This soup tastes like the famous Tex-Mex King Ranch Chicken casserole and is comforting. It's easy to make in a slow cooker.
Ingredients: 1 lb boneless, skinless chicken breasts, diced. 1 can 10.5 oz cream of chicken soup. 1 can 10.5 oz cream of mushroom soup. 1 can 10 oz diced tomatoes with green chilies, undrained. 1 can 15 oz black beans, drained and rinsed. 1 can 15 oz corn kernels, drained. 1 onion, diced. 2 cloves garlic, minced. 1 teaspoon chili powder. 1 teaspoon cumin. 1/2 teaspoon paprika. 1/2 teaspoon dried oregano. Salt and pepper, to taste. 2 cups chicken broth. 1 cup shredded cheddar cheese. Tortilla strips or chips, for serving. Fresh cilantro, chopped, for garnish optional.
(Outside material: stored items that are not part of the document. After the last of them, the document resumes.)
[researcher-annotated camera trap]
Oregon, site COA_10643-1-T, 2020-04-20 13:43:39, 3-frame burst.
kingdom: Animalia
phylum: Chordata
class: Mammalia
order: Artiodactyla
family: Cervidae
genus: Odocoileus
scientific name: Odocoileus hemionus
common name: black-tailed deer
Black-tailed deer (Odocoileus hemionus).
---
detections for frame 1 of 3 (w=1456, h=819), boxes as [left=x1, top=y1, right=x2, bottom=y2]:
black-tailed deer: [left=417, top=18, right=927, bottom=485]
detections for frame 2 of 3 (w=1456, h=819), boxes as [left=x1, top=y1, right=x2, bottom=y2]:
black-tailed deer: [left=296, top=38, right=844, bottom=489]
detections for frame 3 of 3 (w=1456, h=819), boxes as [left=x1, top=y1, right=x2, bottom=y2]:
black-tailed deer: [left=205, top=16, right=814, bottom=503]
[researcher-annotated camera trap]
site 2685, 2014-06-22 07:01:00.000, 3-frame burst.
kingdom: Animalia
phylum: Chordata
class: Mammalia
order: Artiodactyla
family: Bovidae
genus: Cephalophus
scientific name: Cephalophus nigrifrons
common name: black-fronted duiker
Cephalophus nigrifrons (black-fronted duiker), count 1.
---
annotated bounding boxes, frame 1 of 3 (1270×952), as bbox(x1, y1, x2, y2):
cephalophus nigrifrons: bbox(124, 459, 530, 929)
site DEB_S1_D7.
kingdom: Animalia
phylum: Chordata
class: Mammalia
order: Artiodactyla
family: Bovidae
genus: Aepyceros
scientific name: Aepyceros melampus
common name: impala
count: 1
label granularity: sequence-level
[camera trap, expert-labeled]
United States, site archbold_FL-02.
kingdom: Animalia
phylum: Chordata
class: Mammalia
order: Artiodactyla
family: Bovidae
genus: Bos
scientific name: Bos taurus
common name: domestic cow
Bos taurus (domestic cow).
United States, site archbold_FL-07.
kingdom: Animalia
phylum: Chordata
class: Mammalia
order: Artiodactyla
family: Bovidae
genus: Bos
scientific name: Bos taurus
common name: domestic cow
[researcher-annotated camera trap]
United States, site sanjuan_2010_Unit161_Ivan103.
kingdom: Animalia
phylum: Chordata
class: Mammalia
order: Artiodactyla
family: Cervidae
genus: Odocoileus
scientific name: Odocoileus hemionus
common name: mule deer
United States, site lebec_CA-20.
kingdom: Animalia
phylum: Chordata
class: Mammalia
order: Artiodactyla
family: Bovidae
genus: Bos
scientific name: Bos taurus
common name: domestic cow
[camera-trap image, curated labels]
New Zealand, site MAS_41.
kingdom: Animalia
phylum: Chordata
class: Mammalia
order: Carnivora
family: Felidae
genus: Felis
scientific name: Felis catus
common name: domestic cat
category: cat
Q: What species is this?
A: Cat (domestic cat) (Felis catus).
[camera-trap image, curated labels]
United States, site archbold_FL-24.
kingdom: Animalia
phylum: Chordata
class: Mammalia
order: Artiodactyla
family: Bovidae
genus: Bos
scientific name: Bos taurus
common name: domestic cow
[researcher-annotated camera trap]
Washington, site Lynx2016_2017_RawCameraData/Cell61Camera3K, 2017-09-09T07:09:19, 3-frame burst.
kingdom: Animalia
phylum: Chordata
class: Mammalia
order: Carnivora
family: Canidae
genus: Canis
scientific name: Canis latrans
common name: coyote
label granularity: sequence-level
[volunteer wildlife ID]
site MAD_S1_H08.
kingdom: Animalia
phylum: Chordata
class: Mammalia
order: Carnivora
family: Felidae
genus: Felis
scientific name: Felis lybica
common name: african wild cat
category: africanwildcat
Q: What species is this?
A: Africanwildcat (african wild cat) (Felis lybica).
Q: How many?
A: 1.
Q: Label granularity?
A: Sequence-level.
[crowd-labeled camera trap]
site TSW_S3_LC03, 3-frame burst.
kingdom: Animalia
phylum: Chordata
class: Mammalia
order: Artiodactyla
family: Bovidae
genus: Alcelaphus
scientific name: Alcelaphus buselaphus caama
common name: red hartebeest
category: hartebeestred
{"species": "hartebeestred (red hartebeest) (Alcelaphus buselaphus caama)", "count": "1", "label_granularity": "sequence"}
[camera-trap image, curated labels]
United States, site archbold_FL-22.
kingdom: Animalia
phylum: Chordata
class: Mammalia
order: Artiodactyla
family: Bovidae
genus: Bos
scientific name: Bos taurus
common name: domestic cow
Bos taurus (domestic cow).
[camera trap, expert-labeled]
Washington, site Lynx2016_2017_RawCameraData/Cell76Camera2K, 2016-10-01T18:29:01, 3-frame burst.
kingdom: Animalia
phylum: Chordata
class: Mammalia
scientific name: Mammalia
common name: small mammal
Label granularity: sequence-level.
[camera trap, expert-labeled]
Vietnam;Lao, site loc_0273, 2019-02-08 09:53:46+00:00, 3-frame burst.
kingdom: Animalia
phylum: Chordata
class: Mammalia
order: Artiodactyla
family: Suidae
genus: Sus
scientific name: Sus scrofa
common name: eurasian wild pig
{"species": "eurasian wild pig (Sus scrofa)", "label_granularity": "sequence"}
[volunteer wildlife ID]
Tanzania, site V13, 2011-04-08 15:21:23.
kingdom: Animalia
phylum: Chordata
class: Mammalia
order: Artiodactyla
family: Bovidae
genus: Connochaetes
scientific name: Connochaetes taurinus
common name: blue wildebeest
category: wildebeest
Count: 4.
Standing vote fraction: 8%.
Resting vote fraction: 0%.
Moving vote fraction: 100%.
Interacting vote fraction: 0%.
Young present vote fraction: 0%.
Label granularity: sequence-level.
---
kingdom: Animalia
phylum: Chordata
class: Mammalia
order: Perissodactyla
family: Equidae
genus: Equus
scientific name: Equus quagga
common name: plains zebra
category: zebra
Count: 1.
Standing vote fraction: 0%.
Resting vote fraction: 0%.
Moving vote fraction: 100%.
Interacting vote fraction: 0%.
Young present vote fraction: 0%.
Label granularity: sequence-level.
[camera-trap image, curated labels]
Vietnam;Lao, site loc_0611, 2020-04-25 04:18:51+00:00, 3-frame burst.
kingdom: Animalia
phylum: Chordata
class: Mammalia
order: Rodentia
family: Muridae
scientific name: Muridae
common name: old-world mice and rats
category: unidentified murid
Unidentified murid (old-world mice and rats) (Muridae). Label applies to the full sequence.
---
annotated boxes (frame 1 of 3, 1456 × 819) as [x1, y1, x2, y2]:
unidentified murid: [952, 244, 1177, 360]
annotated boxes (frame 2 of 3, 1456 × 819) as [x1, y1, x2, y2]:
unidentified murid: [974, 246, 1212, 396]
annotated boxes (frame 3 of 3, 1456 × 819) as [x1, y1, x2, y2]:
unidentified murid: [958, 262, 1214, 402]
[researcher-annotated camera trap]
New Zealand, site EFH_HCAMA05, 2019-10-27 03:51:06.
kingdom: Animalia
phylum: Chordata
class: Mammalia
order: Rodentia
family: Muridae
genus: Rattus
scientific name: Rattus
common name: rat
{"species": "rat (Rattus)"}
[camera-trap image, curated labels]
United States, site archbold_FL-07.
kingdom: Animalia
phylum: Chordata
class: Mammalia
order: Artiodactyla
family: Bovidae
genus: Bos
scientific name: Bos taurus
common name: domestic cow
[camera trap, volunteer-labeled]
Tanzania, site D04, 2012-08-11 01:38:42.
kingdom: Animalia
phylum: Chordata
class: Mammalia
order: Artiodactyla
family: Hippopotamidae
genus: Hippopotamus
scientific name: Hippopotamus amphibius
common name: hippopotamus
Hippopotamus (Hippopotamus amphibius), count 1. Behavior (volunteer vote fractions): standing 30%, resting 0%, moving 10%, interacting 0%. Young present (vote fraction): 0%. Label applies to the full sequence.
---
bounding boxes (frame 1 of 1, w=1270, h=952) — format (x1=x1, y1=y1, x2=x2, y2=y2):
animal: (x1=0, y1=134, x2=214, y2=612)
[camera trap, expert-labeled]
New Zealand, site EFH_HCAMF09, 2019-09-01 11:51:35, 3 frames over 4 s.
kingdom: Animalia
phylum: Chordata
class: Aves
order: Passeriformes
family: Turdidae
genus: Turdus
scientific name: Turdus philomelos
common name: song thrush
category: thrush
Instructions: In a slow cooker, combine diced chicken, cream of chicken soup, cream of mushroom soup, diced tomatoes with green chilies, black beans, corn, onion, garlic, chili powder, cumin, paprika, dried oregano, salt, and pepper. Pour in chicken broth and stir to combine all ingredients. Cover and cook on low for 6-8 hours or on high for 3-4 hours, until chicken is cooked through and flavors are well combined. Before serving, stir in shredded cheddar cheese until melted and fully incorporated. Serve hot with tortilla strips or chips, and garnish with fresh cilantro if desired.